## TASK DETAILS
Would you copy, word for word, each line from the one with "DMC 5 Mission" to the end of the listing below, skipping all pictures?

==== DATA

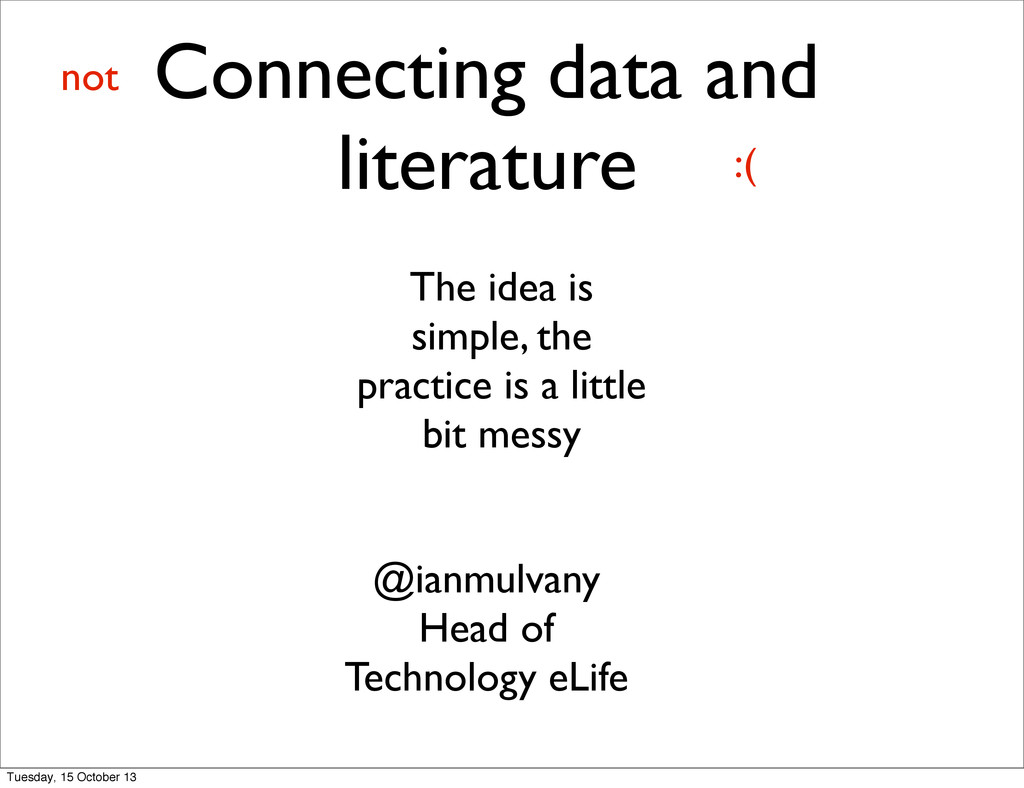 Connecting data and literature The idea is simp...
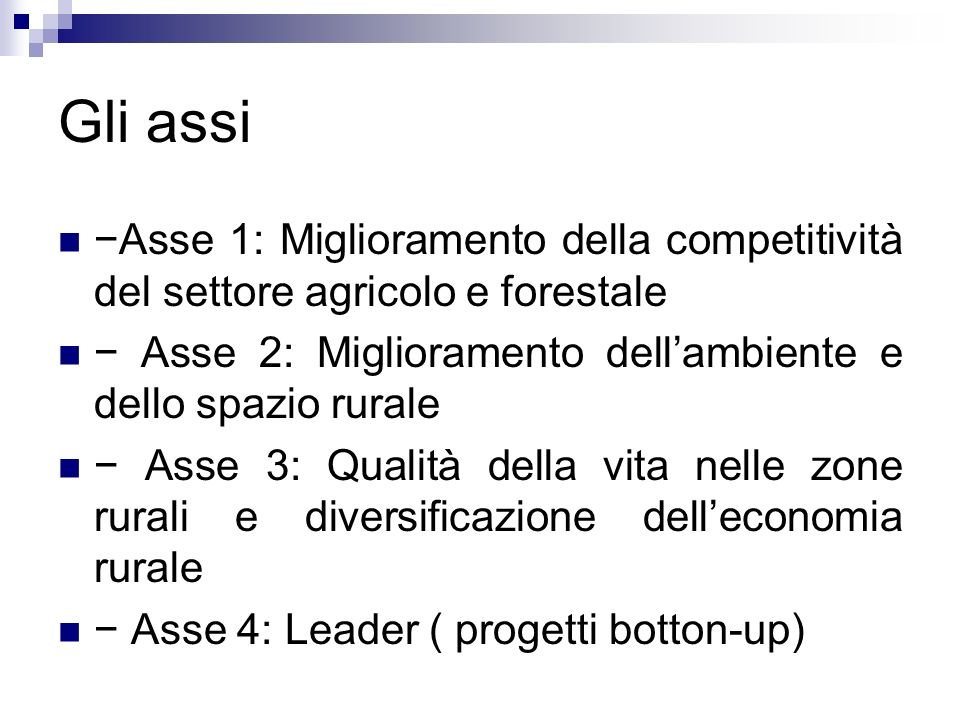 Gli assi Asse 1: Miglioramento della competitività del settore agricolo e forestale Asse 2: Miglioramento dellambiente e dello spazio rurale Asse 3: Q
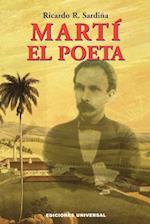 Marti el Poeta (Coleccion Clasicos Cubanos, nr. 20)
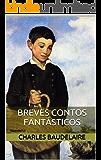 Breves Contos Fantásticos (Mestres da Literatura de Terror, Horror e Fantasia  Livro 22) (Portuguese Edition)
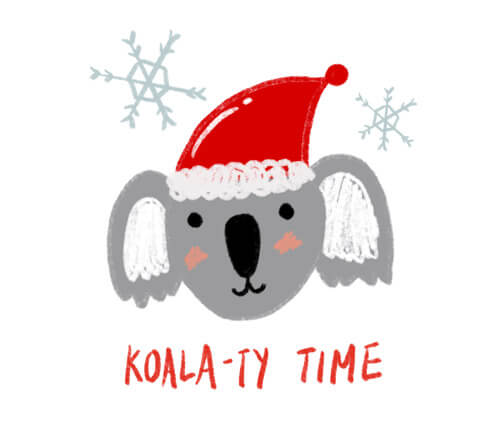 "Drawing of koala with santa hat and ""koala-ty time"" in red text below"
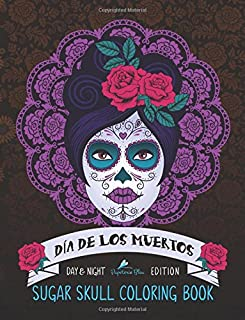 Dia De Los Muertos: Sugar Skull Coloring Book: Day & Night Edition (Day Of The Dead Coloring Books For Grown-Ups)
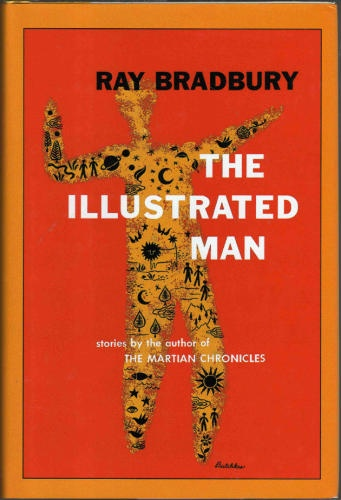 a summary of the book the illustrated man by ray bradbury The illustrated man - ebook written by ray bradbury read this book using google play books app on your pc, android, ios devices download for offline reading, highlight, bookmark or take notes while you read the illustrated man.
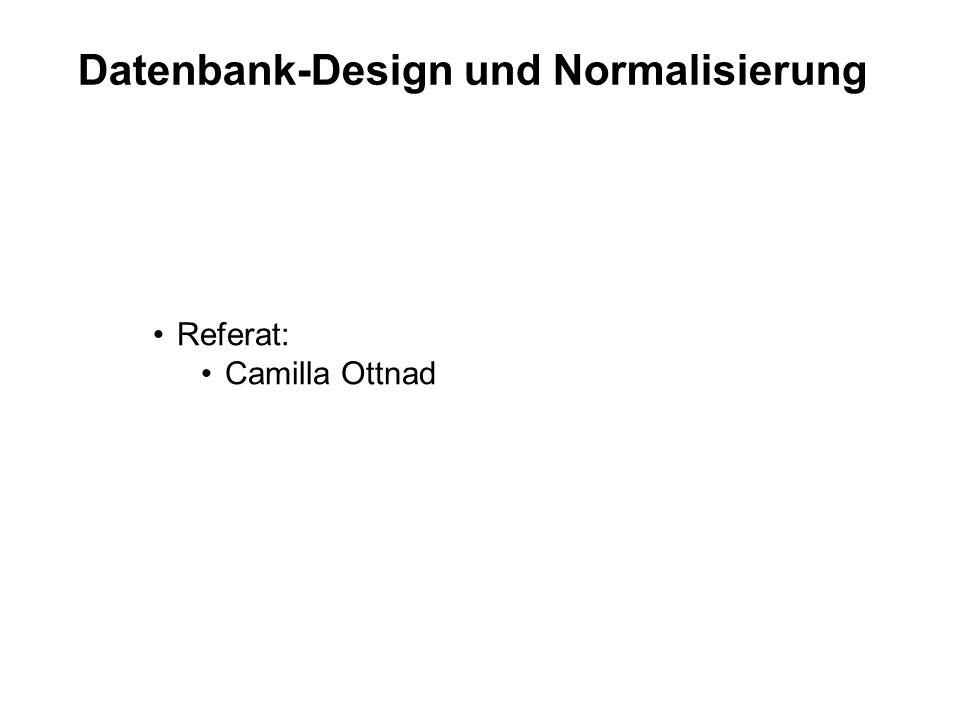 Datenbank-Design und Normalisierung Referat: Camilla Ottnad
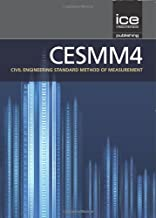 CESMM4: Civil Engineering Standard of Method and Measurement (CESMM4 Series)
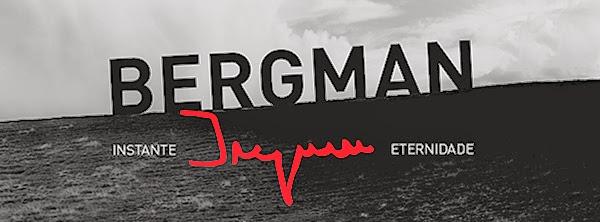 Mostra Ingmar Bergman - Instante e Eternindade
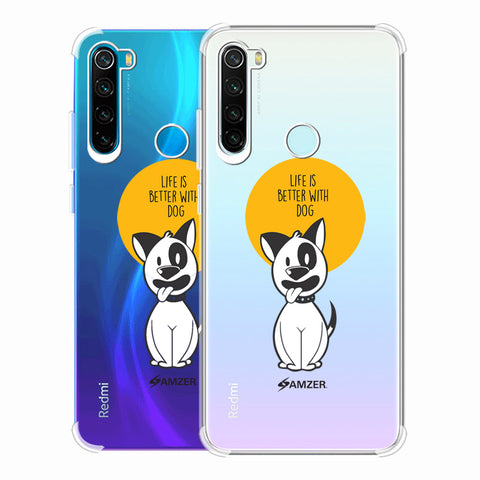 Life Is Better With A Dog Soft Flex Tpu Case For Redmi Note 8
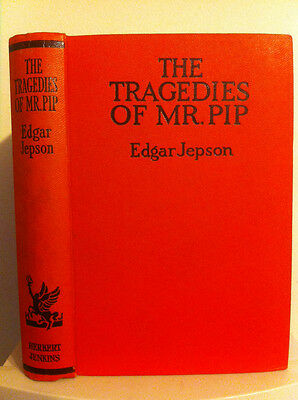 VINTAGE/RARE - THE TRAGEDIES OF MR PIP by Edgar Jepson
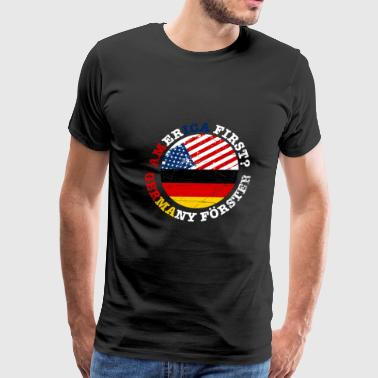 America First Germany second - Men's Premium T-Shirt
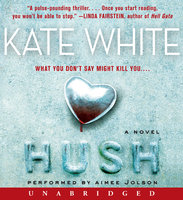 Hush - Kate White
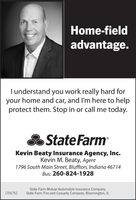 Home-fieldadvantage.I understand you work really hard foryour home and car, and I'm here to helpprotect them. Stop in or call me today.State FarmKevin Beaty Insurance Agency, Inc.Kevin M. Beaty, Agent1796 South Main Street, Bluffton, Indiana 46714Bus: 260-824-1928State Farm Mutual Automobile Insurance Company,State Farm Fire and Casualty Company, Bloomington, IL1706752 Home-field advantage. I understand you work really hard for your home and car, and I'm here to help protect them. Stop in or call me today. State Farm Kevin Beaty Insurance Agency, Inc. Kevin M. Beaty, Agent 1796 South Main Street, Bluffton, Indiana 46714 Bus: 260-824-1928 State Farm Mutual Automobile Insurance Company, State Farm Fire and Casualty Company, Bloomington, IL 1706752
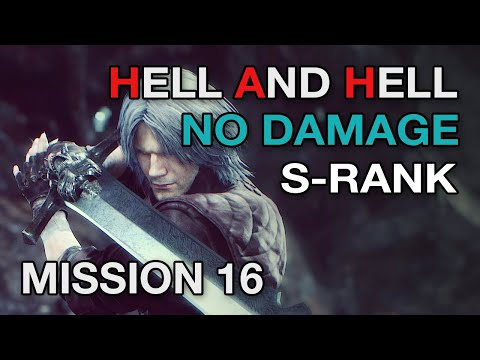DMC 5 Mission 16 - NO DAMAGE Hell & Hell S Rank【Devil May Cry 5】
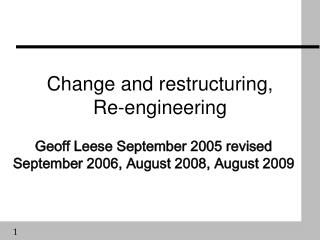 Change and restructuring, Re-engineering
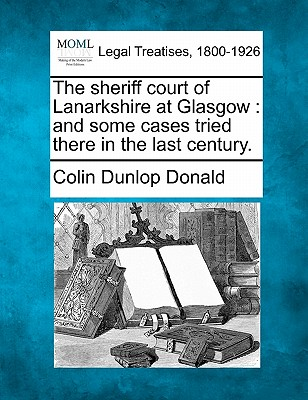 The sheriff court of Lanarkshire at Glasgow: and some cases tried there in the last century., Donald, Colin Dunlop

========

## ANSWER AREA
DMC 5 Mission 16 - NO DAMAGE Hell & Hell S Rank【Devil May Cry 5】
 Change and restructuring, Re-engineering
 The sheriff court of Lanarkshire at Glasgow: and some cases tried there in the last century., Donald, Colin Dunlop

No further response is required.